After meeting with institutional investors last week, RBC strategists point out that while investors “were not uniformly bullish,” many appeared “downright excited,” and even those who were previously cautious were “talking themselves into a more bullish stance.”
This bullishness has evolved rapidly in recent weeks. Investors are now emphasizing capital expenditure incentives in the new tax legislation and expressing renewed enthusiasm for AI-related productivity gains.
The belief that tariffs will not meaningfully impact inflation or labor markets is becoming widespread, while anticipated Federal Reserve rate cuts and a weaker dollar are also adding to optimism.
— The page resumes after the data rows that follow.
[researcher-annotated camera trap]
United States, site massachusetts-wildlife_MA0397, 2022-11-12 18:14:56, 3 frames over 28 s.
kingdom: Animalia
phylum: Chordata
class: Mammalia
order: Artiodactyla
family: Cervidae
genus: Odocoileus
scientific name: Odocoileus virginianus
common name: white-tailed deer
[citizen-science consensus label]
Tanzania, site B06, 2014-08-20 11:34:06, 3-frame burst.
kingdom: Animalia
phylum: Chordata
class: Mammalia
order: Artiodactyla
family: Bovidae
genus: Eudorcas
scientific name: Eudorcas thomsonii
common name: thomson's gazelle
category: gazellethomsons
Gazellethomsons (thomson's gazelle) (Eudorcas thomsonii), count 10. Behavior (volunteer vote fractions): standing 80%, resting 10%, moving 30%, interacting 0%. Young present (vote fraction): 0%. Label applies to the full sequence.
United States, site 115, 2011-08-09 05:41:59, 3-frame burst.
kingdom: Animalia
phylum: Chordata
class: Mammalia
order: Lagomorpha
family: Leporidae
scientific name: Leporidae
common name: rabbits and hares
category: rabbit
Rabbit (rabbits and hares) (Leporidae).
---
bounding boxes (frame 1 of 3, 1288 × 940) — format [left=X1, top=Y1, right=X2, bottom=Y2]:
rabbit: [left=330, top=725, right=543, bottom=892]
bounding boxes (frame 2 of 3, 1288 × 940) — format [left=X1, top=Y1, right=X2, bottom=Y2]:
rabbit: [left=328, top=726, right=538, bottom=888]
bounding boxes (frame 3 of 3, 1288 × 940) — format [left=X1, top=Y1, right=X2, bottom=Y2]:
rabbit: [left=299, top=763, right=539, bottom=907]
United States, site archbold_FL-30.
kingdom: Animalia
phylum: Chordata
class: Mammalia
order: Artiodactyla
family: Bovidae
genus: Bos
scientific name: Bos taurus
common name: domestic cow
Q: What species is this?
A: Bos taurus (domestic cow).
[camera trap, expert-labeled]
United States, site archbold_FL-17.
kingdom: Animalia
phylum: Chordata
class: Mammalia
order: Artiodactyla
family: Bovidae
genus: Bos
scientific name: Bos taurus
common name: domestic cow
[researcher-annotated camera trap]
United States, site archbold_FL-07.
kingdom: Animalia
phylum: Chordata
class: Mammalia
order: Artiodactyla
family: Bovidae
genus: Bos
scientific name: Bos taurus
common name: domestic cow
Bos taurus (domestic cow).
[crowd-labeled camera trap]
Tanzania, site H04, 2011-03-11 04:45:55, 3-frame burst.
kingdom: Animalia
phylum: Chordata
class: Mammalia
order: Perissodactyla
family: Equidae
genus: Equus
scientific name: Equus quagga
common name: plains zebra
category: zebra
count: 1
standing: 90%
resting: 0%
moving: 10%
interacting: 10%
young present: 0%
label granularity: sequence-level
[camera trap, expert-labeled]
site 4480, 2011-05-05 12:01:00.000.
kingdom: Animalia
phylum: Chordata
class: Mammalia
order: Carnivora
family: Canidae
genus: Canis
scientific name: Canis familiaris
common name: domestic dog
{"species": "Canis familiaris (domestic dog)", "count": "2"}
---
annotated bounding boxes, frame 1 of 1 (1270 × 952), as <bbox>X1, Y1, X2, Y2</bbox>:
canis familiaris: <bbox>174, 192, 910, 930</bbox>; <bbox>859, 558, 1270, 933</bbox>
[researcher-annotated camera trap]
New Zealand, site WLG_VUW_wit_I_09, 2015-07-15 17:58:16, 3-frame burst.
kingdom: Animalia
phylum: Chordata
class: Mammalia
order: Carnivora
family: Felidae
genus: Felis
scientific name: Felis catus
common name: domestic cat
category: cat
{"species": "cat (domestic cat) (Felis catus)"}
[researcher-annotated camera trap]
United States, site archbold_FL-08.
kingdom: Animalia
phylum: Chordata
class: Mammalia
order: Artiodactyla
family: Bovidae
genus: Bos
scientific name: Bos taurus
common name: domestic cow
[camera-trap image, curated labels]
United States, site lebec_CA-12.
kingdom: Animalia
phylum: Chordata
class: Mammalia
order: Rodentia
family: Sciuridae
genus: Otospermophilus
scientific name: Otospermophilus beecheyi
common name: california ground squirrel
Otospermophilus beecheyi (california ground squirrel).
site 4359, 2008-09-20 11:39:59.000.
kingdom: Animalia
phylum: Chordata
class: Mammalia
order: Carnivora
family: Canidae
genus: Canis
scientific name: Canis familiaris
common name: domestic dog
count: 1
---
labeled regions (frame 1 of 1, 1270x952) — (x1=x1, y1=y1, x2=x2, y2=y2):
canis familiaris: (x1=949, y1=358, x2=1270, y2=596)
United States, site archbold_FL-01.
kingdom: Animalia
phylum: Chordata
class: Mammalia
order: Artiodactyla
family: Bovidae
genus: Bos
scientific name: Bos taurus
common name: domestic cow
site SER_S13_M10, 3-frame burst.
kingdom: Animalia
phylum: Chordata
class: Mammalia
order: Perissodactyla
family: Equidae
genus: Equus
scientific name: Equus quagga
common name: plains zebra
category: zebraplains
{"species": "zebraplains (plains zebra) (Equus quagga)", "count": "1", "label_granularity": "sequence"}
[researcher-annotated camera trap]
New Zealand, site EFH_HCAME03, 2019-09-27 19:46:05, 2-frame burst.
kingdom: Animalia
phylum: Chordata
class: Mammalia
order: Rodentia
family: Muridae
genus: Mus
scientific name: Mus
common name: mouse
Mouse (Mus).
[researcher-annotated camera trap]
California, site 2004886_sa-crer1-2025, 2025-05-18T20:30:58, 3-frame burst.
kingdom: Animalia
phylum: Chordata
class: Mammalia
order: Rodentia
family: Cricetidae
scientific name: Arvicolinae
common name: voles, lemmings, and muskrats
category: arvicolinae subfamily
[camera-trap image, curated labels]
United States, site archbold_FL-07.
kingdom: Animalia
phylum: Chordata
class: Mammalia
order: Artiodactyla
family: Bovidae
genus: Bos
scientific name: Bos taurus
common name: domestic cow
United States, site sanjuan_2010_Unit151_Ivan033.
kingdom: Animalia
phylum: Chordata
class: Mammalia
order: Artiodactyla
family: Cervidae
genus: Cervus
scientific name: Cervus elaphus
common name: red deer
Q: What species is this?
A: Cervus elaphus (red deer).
Still, RBC’s team cautions against complacency. “The rebound is starting to feel full from a few different vantage points,” the strategists led by Lori Calvasina wrote.
“One of the points we made in most of our meetings last week was that while we understood the stock market’s fierce rally from a sentiment perspective, that the stock market has been feeling a bit overbought to us from a fundamental perspective,” they said.
Their updated valuation models suggest fair value for the S&P 500 sits between 5,730 and 6,200, depending on macro assumptions—levels that “still fall short of current” market prices.
Moreover, sentiment indicators like the AAII net bulls index are approaching levels that previously marked market tops.
Also, not all indicators point to sustained strength. RBC highlighted a disconnect between investor optimism and persistent caution among corporate executives.
“The c-suite has not experienced the same kind of positive inflection in sentiment that has been seen in recent consumer, small business, and investor surveys,” the note said, citing the latest Duke CFO survey.
That survey revealed widespread concern over tariffs, with many companies planning to pass higher costs onto customers and reporting reduced capex plans.
In sum, while equity sentiment has improved and the current rally may have more room, risks remain. Should inflation pressures re-emerge or the Fed delay cuts, the resulting disappointment “will come as a negative surprise to many investors," RBC strategists warned.